- _RECORDS FOR THE TASK_:
━━━━━━

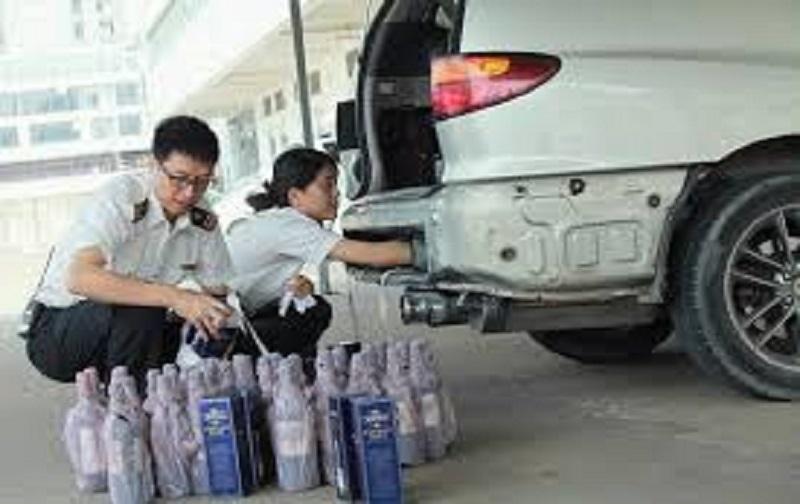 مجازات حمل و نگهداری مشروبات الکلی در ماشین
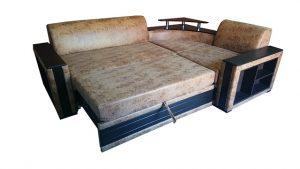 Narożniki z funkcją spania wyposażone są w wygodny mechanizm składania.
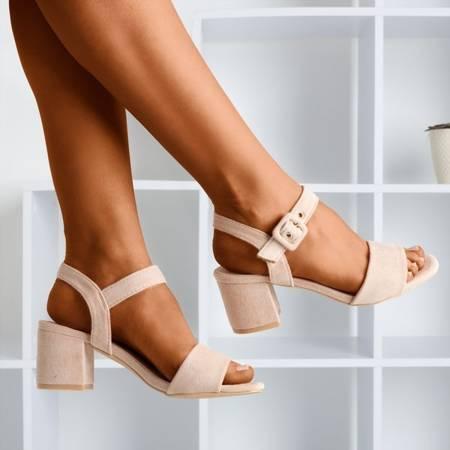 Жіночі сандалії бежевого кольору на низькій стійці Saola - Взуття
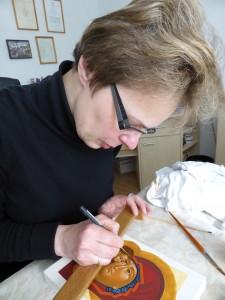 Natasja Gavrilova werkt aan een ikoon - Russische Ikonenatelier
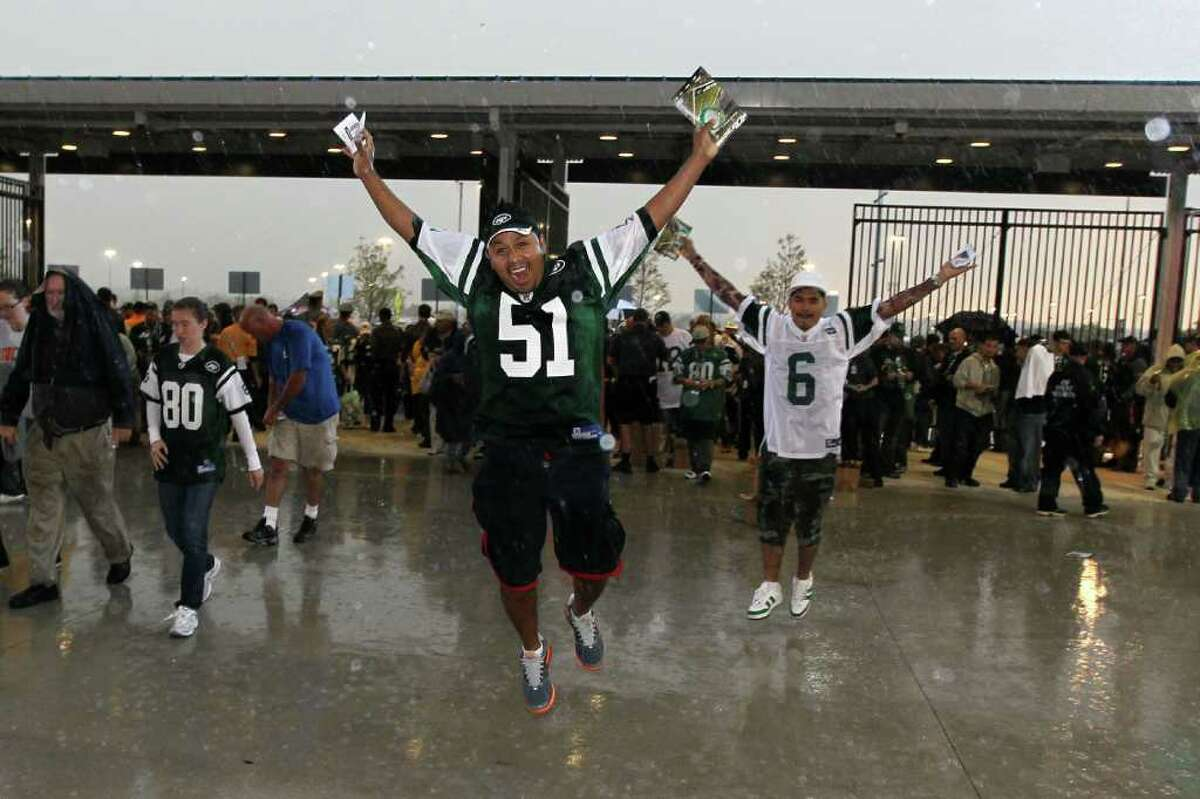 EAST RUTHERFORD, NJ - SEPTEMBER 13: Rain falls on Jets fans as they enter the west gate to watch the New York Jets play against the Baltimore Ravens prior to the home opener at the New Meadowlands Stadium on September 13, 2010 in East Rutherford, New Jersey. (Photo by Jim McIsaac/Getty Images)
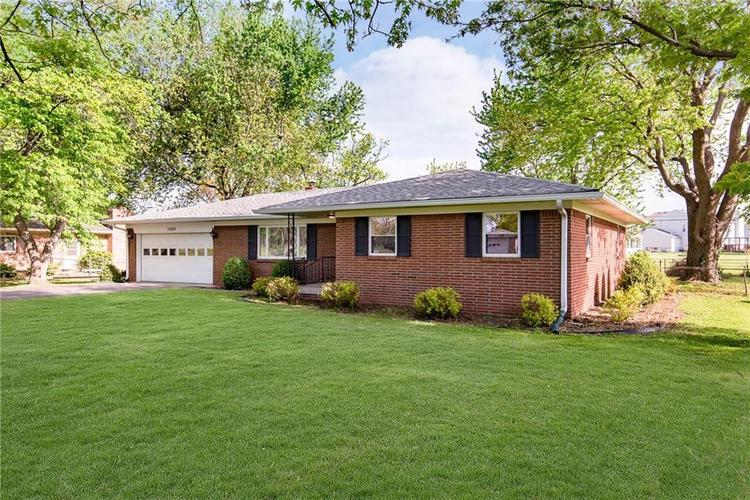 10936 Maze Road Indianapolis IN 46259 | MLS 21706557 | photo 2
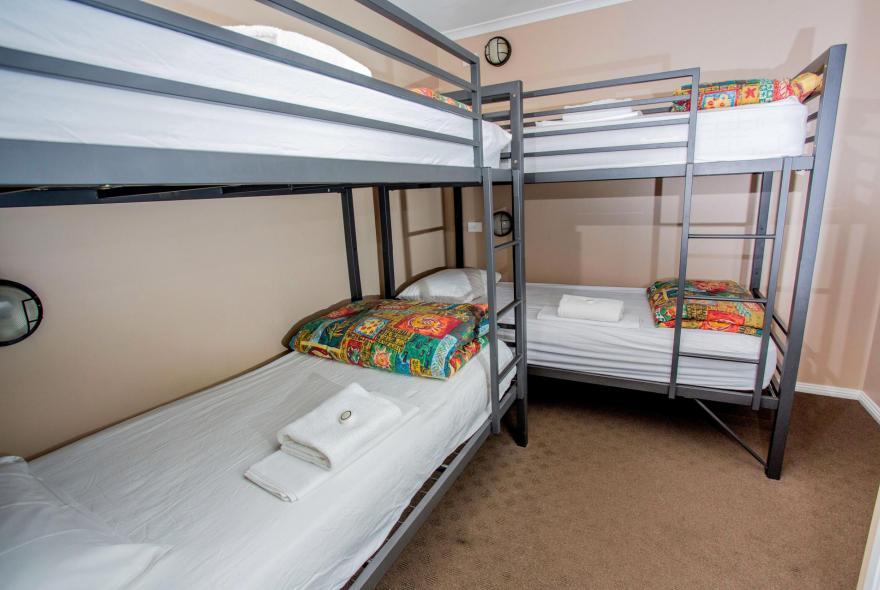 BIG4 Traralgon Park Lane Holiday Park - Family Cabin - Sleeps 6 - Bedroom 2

━━━━━━

- _TASK DIRECTIONS_: Transcribe the listing exactly. Its images are to be omitted.

- _RESULT FOR THIS EXERCISE_:
 مجازات حمل و نگهداری مشروبات الکلی در ماشین
 Narożniki z funkcją spania wyposażone są w wygodny mechanizm składania.
 Жіночі сандалії бежевого кольору на низькій стійці Saola - Взуття
 Natasja Gavrilova werkt aan een ikoon - Russische Ikonenatelier
 EAST RUTHERFORD, NJ - SEPTEMBER 13: Rain falls on Jets fans as they enter the west gate to watch the New York Jets play against the Baltimore Ravens prior to the home opener at the New Meadowlands Stadium on September 13, 2010 in East Rutherford, New Jersey. (Photo by Jim McIsaac/Getty Images)
 10936 Maze Road Indianapolis IN 46259 | MLS 21706557 | photo 2
 BIG4 Traralgon Park Lane Holiday Park - Family Cabin - Sleeps 6 - Bedroom 2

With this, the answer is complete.